Deep Dish Pizza
 
Prep time
Cook time
Total time
 
Author:
Recipe type: Main
Cuisine: American
Serves: 9
Ingredients
  • CRUST:
  • 6 eggs, separated
  • ½ tsp cream of tartar
  • ½ cup Jay Robb unflavored egg white Or whey protein
  • 3 oz cream cheese, softened (OR reserved yolks if dairy free)
  • Spices (if desired)
  • OPTIONAL TOPPINGS:
  • Low-Sugar Marinara (Mario Batali Brand = no soybean oil and no sugar)
  • Italian Sausage
  • Pepperoni
  • Mushrooms
  • Onions
  • Peppers
  • Bacon
  • 8 ounces Mozzarella Cheese/Goat Cheese/Feta
  • Olives
Instructions
  1. Preheat oven to 375 degrees F. Separate the eggs and whip the whites and cream of tartar until very stiff (I use a stand mixer and let it go for 5 minutes).
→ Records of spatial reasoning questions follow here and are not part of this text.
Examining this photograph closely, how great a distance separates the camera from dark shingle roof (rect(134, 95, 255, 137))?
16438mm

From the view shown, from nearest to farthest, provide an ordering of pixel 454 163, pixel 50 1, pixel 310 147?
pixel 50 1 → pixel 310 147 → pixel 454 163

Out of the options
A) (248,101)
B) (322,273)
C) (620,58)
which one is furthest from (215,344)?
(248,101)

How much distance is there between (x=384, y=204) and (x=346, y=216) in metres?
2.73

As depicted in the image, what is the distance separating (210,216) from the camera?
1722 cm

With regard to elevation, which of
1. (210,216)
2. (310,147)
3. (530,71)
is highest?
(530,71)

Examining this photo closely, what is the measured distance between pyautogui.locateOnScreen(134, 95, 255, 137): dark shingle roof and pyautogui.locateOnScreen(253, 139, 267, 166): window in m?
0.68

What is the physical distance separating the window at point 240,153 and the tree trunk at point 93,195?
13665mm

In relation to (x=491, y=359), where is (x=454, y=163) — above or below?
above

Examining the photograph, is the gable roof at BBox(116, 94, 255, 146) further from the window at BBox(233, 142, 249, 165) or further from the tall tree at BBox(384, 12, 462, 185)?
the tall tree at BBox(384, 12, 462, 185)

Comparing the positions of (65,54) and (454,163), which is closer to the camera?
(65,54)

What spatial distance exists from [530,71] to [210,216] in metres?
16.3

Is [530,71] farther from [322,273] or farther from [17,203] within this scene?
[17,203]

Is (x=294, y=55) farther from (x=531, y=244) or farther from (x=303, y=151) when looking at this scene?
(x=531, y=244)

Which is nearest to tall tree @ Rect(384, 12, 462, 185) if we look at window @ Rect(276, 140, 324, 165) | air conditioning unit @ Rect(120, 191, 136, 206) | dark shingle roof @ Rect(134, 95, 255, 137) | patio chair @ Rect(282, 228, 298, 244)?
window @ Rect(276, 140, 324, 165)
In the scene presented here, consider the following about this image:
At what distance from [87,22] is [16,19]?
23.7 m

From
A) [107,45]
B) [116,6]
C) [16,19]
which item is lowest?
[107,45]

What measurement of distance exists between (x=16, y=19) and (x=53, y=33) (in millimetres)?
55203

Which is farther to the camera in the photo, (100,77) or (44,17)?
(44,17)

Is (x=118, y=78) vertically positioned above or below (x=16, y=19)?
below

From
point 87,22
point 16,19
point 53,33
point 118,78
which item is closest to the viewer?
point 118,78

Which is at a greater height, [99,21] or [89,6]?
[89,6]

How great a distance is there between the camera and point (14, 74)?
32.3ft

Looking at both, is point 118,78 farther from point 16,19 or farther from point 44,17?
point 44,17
Slowly sift in the protein powder to the whites.
  2. Using a spatula, gently fold the cream cheese (or reserved yolks if dairy free) into the whites.
  3. Spray a lasagna pan or cast iron skillet with coconut oil spray and spoon the mixture into it. Bake for 18 minutes.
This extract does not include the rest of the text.